Per la sua compiutezza coreografica l’assolo, su musica di Bach, è diventato, in seguito, un pezzo a sé stante
reso famoso dalla puntuale interpretazione di due eccezionali interpreti quali Luciana
Savignano ,che lo arricchì del suo personale carisma, e Sylvie Guillem che, con questa
coreografia, vinse l’International Ballet Competition di Varna. La giovane interprete della
Scuola di Ballo che lo ha danzato ha saputo raccogliere con successo la preziosa eredità
di chi l’ha preceduta, offrendo un’interpretazione convincente e molto apprezzata dal
pubblico. Diafana e sinuosa nei movimenti delle mani e delle braccia è apparsa
espressivamente misteriosa e sensuale.
Il balletto “Les Sylphides” debuttò al Théatre du Chatelet di Parigi nel1909 in occasione
della prima stagione dei Balletts Russes di Diaghilev. Due anni prima Michail Fokin aveva
firmato “Chopiniana” , una coreografia su musiche del compositore francese ispirata
all’estetica del romanticismo ottocentesco nel cui sviluppo, seppure in maniera essenziale,
rimanevano ancora tracce di elementi drammaturgici. Con “Les Sylphides” Fokin va oltre
creando quello che può essere considerato il primo esempio di balletto concertante della
storia. Lo spirito del Romanticismo rimane nell’ispirazione che rimanda a “La Sylphide”
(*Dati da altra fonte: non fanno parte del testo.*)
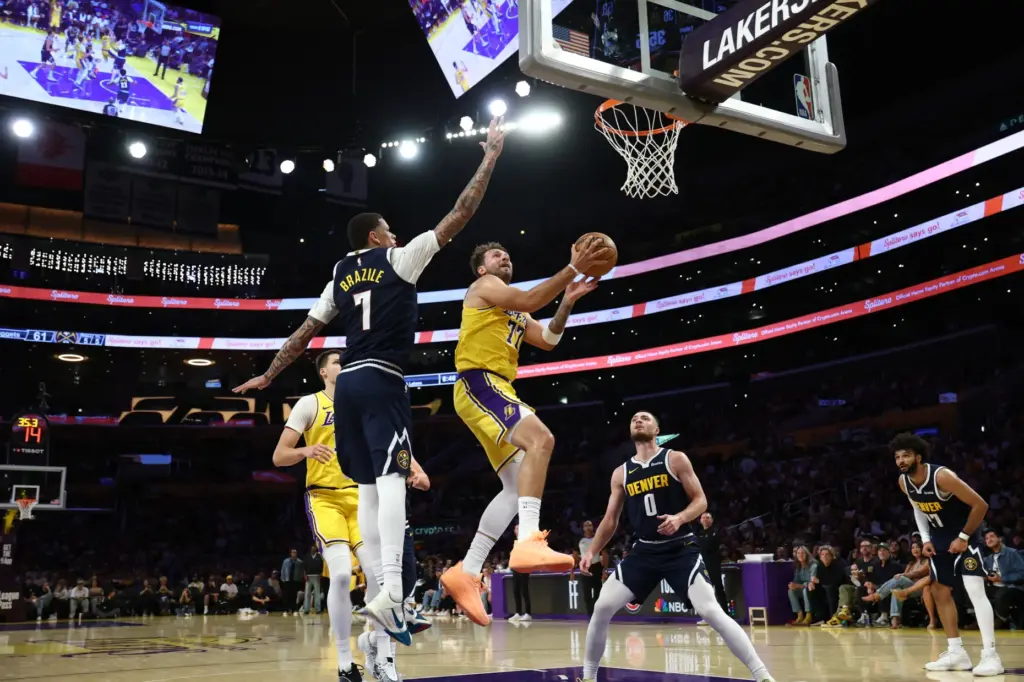 Lakers guard Luka Doncic (77) drives to the basket during...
creata nel 1832 da Filippo Taglioni per la figlia Maria,ma è interpretato dal coreografo
in maniera personale e moderna. Sulle note di F. Chopin si sviluppa un raffinato “ballet
blanc” nel quale il corpo di ballo ,impegnato in un continuo intreccio di pose che si
sciolgono e riformano in maniera sempre diversa e originale, fa da cornice alle variazioni e
al passo a due del poeta e delle sue eteree muse . Di questo balletto ,che mette in luce
soprattutto le doti femminili, le allieve della Scuola di Ballo hanno dato un’interpretazione
stilisticamente corretta e molto curata nella morbidezza delle braccia e nel espressività
degli atteggiamenti.
“Who Cares” ,ultimo titolo in programma nello spettacolo, nacque dal fortunato incontro,
negli anni Trenta, fra Balanchine e Gershwin. Il compositore americano chiese al
coreografo russo di creare alcune danze per il film “The Goldwin Follies”. Dopo molti anni,
nel 1970, Balanchine riprese la raccolta di canzoni trasformandola, attraverso la sua
straordinaria ricchezza creativa, in una piacevole carrellata di eleganti passi a due e briosi
assolo. Un aspetto importante da sottolineare è che questo balletto ,di solito danzato da
ballerini professionisti già molto esperti, sia stato concesso dalla Fondazione Balanchine
alla Scuola di Ballo del Teatro alla Scala. I calorosi applausi del pubblico a fine serata
hanno sottolineato il successo della serata.